明確に形の異なる軟糞と硬糞を作り分けるウサギ類の糞食は、なかでも最も高度に発達していると考えられます。
動物食のトガリネズミの仲間で「糞食」とされてきた行動が実際には「糞食」ではないらしいことも明らかになりました。

解説

広く文献を調べると、大はカピバラやビーバー、小はハタネズミなど、ウサギ類以外の中小型の植物食動物でも糞食行動がよく観察されていることがわかりました。

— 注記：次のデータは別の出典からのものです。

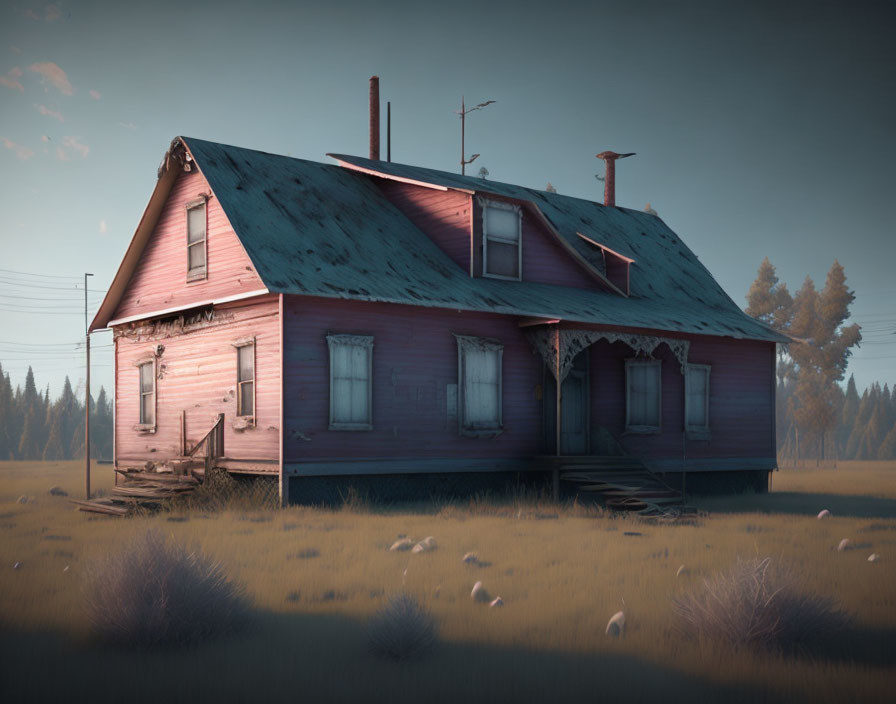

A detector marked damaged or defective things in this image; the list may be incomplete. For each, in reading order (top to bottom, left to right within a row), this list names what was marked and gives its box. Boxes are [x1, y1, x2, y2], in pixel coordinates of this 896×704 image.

rusty roof vent pipe [596, 153, 636, 208]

ウシなど、体の大きな植物食の動物は前胃発酵動物と呼ばれ、大きな発酵槽が胃の前にあって、反芻(発酵槽の食物を口に戻して咀嚼する行動)も行いながら、胃に到達する前に消化しにくい植物繊維の消化を図ります。一方、そうした大きな消化器官を持てない、中小型の動物たちは後腸発酵動物と呼ばれ、小腸の一部、盲腸や結腸などで発酵を行います。しかし、そこでできた発酵生産物をこれに続く大腸では十分に消化吸収しきれないようなのです。そのため、これを食べてあらためて胃や小腸で消化吸収を図る行動、すなわち糞食行動が発達したと考えられます。しかし、ウサギ類のように明確に形の異なる2種類の糞(硬糞と軟糞)を作り分ける動物は他にいないようでした。糞食を伴う消化システムはウサギ類で最も高度に発達していると考えられます。

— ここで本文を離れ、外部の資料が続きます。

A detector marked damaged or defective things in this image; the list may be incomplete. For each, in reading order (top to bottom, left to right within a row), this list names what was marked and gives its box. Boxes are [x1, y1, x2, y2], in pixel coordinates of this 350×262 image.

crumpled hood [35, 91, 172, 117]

糞食に関する文献の中にトガリネズミの仲間についての報告もありました。ただ、他の動物はすべて植物食なのに対して、トガリネズミの仲間だけ動物食(虫やミミズ)でした。詳しく調べたところ、直腸が肛門からめくれ出て、そこに見られる白いミルク状の液体を舐める行動がトガリネズミの仲間で広く観察されていることがわかりました。しかし、この液体が糞に類するものかどうかは未確認で、むしろ、そうでない可能性が高いと思われました。トガリネズミの研究者たちはこれを安易に糞食と解釈していた、あるいは、言葉本来の意味を吟味せずに糞食を意味するcoprophagyあるいはrefectionという言葉で表現していた、ことになります。そこで、この行動は多くの中小型植物食動物に見られる糞食とは異なること、食べているものの正体は未確認で糞ではない可能性が高いこと、を指摘し、この行動を「rectum-licking behaviour(直腸なめ行動)」と呼ぶことを提案しました(下記文献3)。
==> 外部サイト参照:岡山理科大:ジャコウネズミの腸舐め行動(動画1動画2動画3

関連論文

  1. Hirakawa, H. 2002. Supplement: coprophagy in leporids and other small mammalian herbivores. Mammal Review 32: 150-152. (Pdf file - 64 kb)
  2. Hirakawa, H. 2001. Coprophagy in leporids and other small mammalian herbivores. Mammal Review 31: 61-80. (Pdf file - 492 kb)
  3. Hirakawa, H. and W. Haberl 1998. The behaviour of licking the everted rectum in shrews (Soricidae, Insectivore). Acta Theriologica 43(2): 113-120. (Pdf file - 10.4 MB)
  4. Haberl, W., K. Koyasu, H. Hirakawa and R. M. Baxter 1998. A note on "rectum-licking" in shrews (Soricidae, Insectivora). Journal of Growth 36(2): 77-81.
  5. Hirakawa, H. 1996. Hard faeces reingestion in the mountain hare. Zeitschrift fur die Zaugetierkunde 61: 379-381.(Pdf file - 1.9 MB)
  6. 平川浩文 1996. ウサギ類における硬糞食とその生態学的意味. 北海道大学審査学位論文. 第5084号 1996年12月25日 60 pp. (18図、3表).
  7. 平川浩文 1995. ウサギ類の糞食. 哺乳類科学 34: 109-122. (Pdf file - 476 KB)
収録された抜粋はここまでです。